Your Commercial Real Estate Source in the San Francisco Bay Area
CoStar presented their quarterly report for Industrial Real Estate on the national stage. They present their quarterly findings based upon not only their own research, but that of other analytic companies such as Moodys and government entities like the Federal Reserve. We’ll break down the graphs and highlights of the presentation and also show how local California Commercial is faring compared to the rest of the country. Overall there seems to be a tug-of-war between the bears and bulls with some good news and bad news as it applies to the past quarter and also the near future. Let’s break down the facts.

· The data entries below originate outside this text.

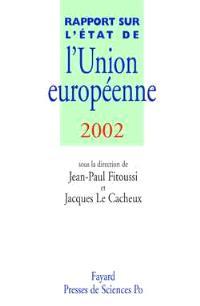 Rapport sur l'état de l'Union européenne : 2002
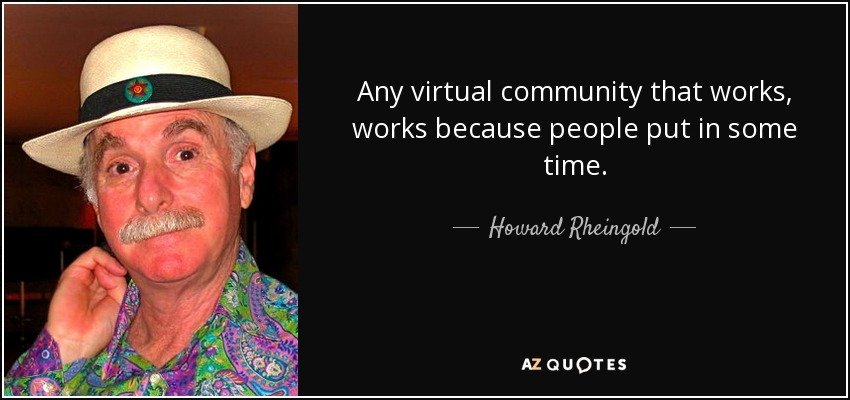 Any virtual community that works, works because people put in some time. - Howard Rheingold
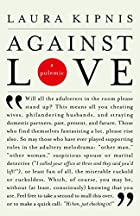 Against Love: A Polemic by Laura Kipnis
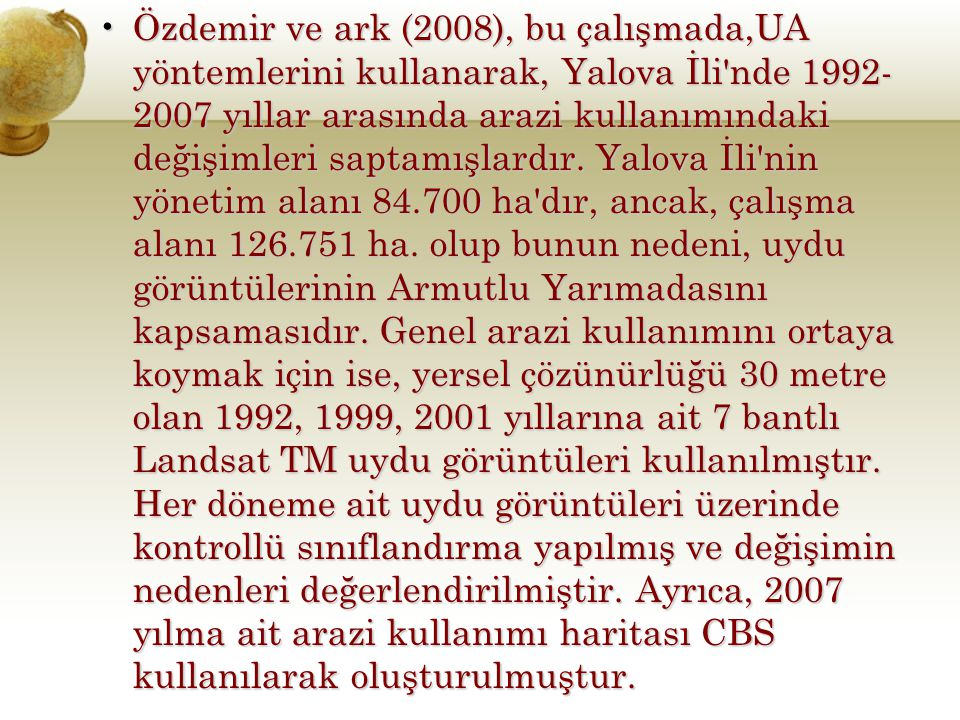 Özdemir ve ark (2008), bu çalışmada,UA yöntemlerini kullanarak, Yalova İli'nde 1992- 2007 yıllar arasında arazi kullanımındaki değişimleri saptamışlar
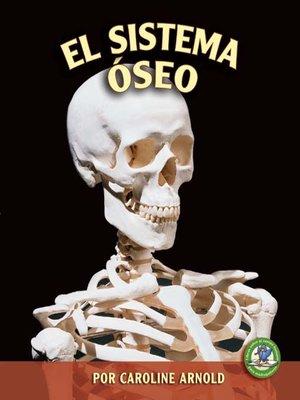 cover image of El sistema óseo (The Skeletal System)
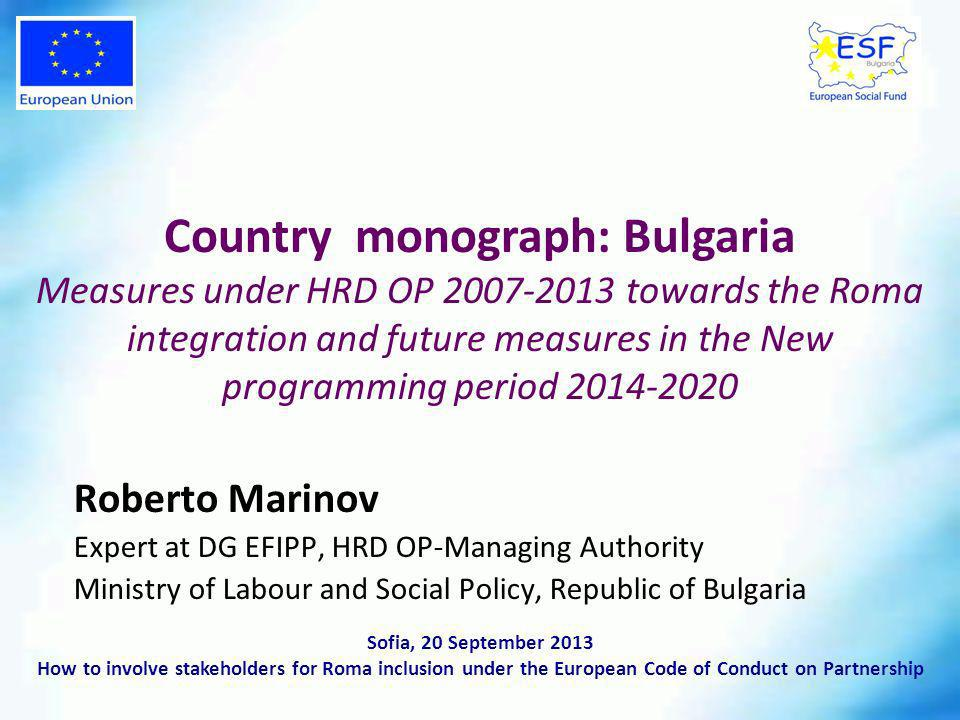 Roberto Marinov Expert at DG EFIPP, HRD OP-Managing Authority Ministry of Labour and Social Policy, Republic of Bulgaria Country monograph: Bulgaria Measures under HRD OP towards the Roma integration and future measures in the New programming period Sofia, 20 September 2013 How to involve stakeholders for Roma inclusion under the European Code of Conduct on Partnership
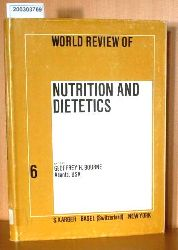 (Hrsg.): Bourne, Geoffrey H.  (Hrsg.): Bourne, Geoffrey H. World Review of Nutrition and Dietetics.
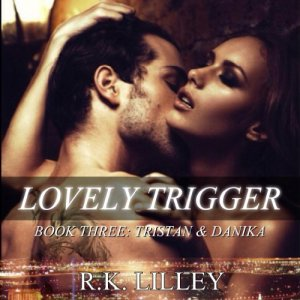 Lovely Trigger Audiobook By R.K. Lilley cover art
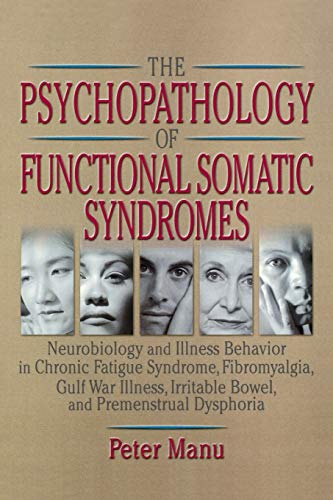 9780789012609: The Psychopathology of Functional Somatic Syndromes: Neurobiology and Illness Behavior in Chronic Fatigue Syndrome, Fibromyalgia, Gulf War Illness, ... Series on Malaise, Fatigue, and Debilitatio)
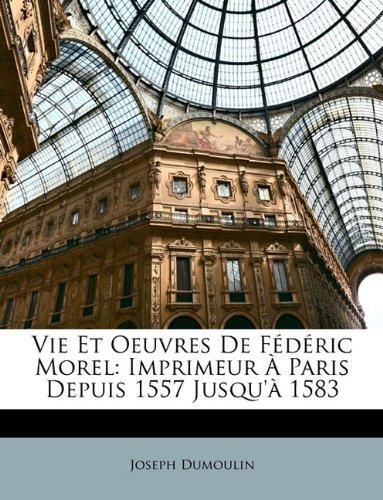 Vie Et Oeuvres De Fédéric Morel: Imprimeur À Paris Depuis 1557 Jusqu'à 1583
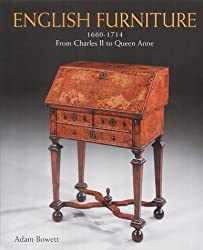 English Furniture 1660 - 1714 From Charles Ii To Queen Anne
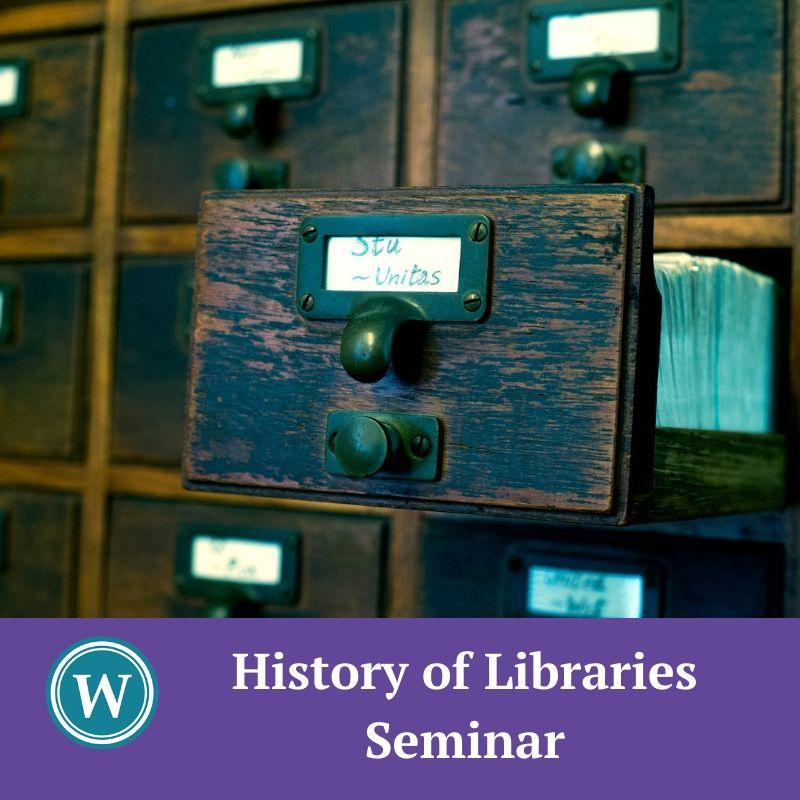POSTPONED: History of Libraries Seminar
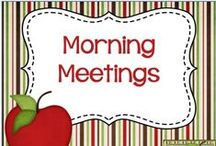 Morning Meetings / Morning Meetings - Resources & Ideas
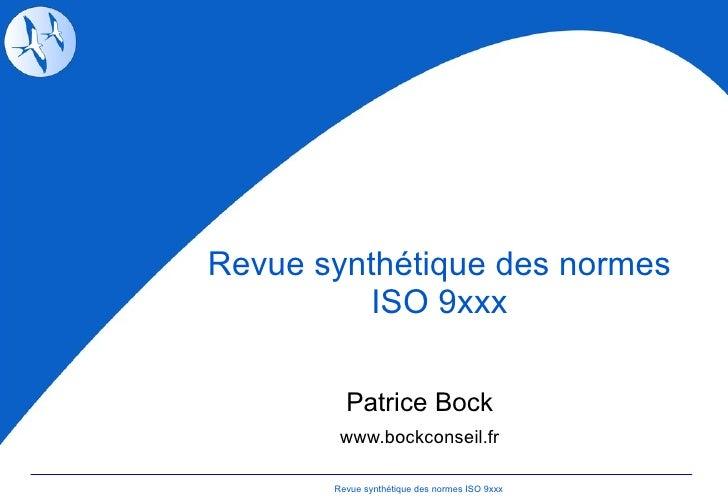 Revue synthétique des normes ISO 9xxx Patrice Bock www.bockconseil.fr Revue synthétique des normes ISO 9xxx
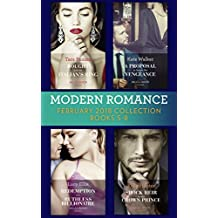 Modern Romance Collection: February 2018 Books 5 - 8: Bought with the Italian's Ring (Wedlocked!) / A Proposal to Secure His Vengeance / Redemption of ... by a King) (Mills & Boon e-Book Collections)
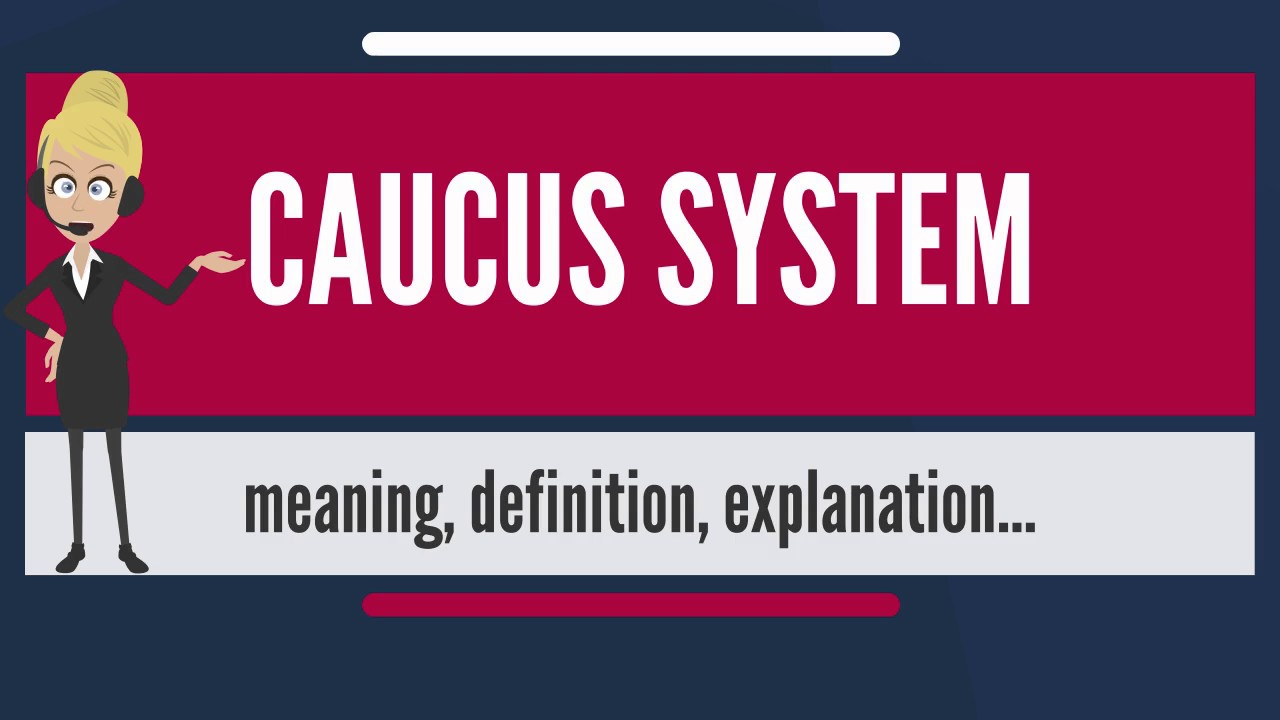what is caucus system? what does caucus system mean? caucus system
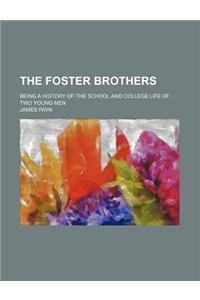 The Foster Brothers; Being a History of the School and College Life of Two Young Men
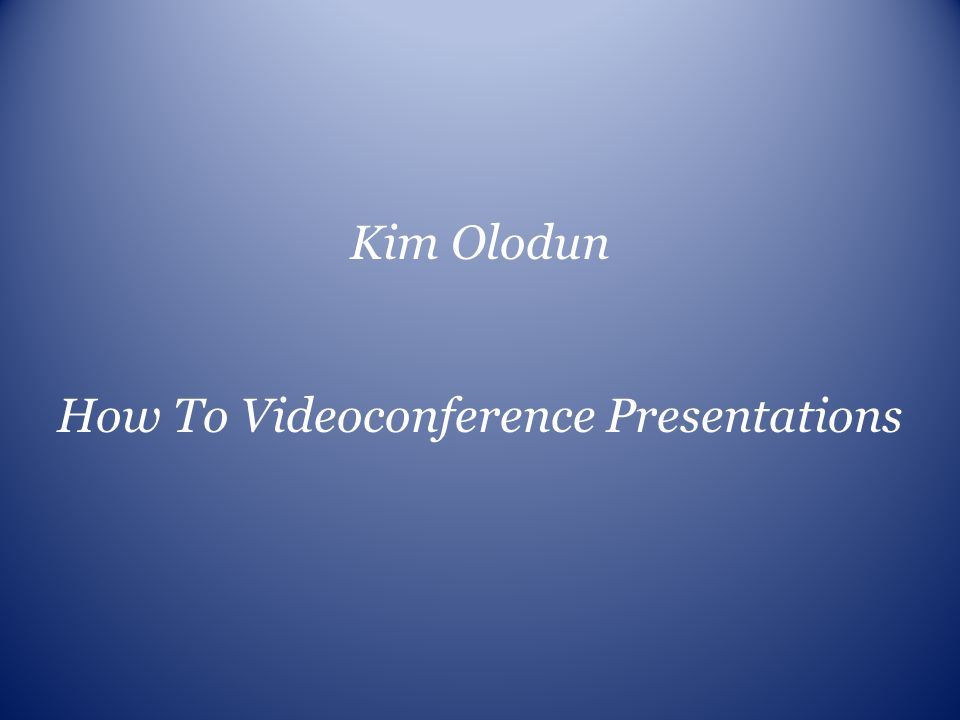 How To Videoconference Presentations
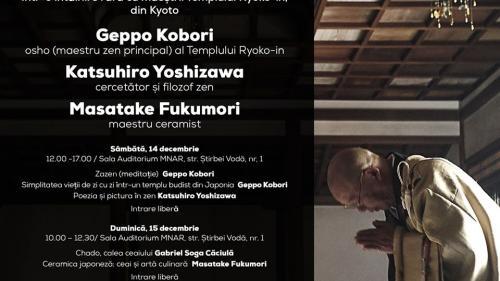 """""""Trăind în zen"""". Colocviu despre zen, simplitatea vieții monahale și relația dintre zen și artă, cu participarea extraordinară a maestrului zen Geppo Kobori și a artiștilor asociați templului Ryoko-in, Kyoto, Japonia"""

First, let’s start with some good news. As we begin to enter the Holiday season, many retailers are holding their collective breaths as the shoppers warm up the plastic and head to the 6am sales. There has been a steady uptick in retail sales since the collapse in 2009 and this should continue into Christmas, although many believe the season will be driven by bargain hunters. Many families have weathered the storm and personal savings are on the rebound. If this stays steady then we could be in for a strong rebound for consumer durables. Old cars in the driveway, springs coming out of the mattress, and older TV technology could have the consumer asking themselves, why not? The consumer durables pent up demand seems to be a loaded gun ready for the right economic trigger. This could bode well for manufacturers and importers over the near future.
While consumers have been stockpiling cash waiting for some good news, corporations have spent the past couple of years rethinking, reorganizing, and trimming the fat. Many organizations have streamlined operations and found ways to do more with less of a workforce, increasing corporate profits. We keep hearing about companies that are cash rich and sitting on profits and that makes for an interesting dichotomy. Obviously the bad news is that the profits are not being reinvested and circulated into the economy, therefore keeping unemployment high. The flip side is that corporations are going to be in a better position to weather any downturn in the economy, should that come to fruition. For commercial real estate this means that there should be less defaults on debt and leasing if the economy heads south.
Furthermore, although there is a slight downturn in government jobs, the private sector is beginning to make gains, although not at the pace one would hope. Moodys has a positive outlook on job growth, which is great for all economic factors and commercial real estate. That being said, we have a long way to go to catch up to the jobs lost over the past three years.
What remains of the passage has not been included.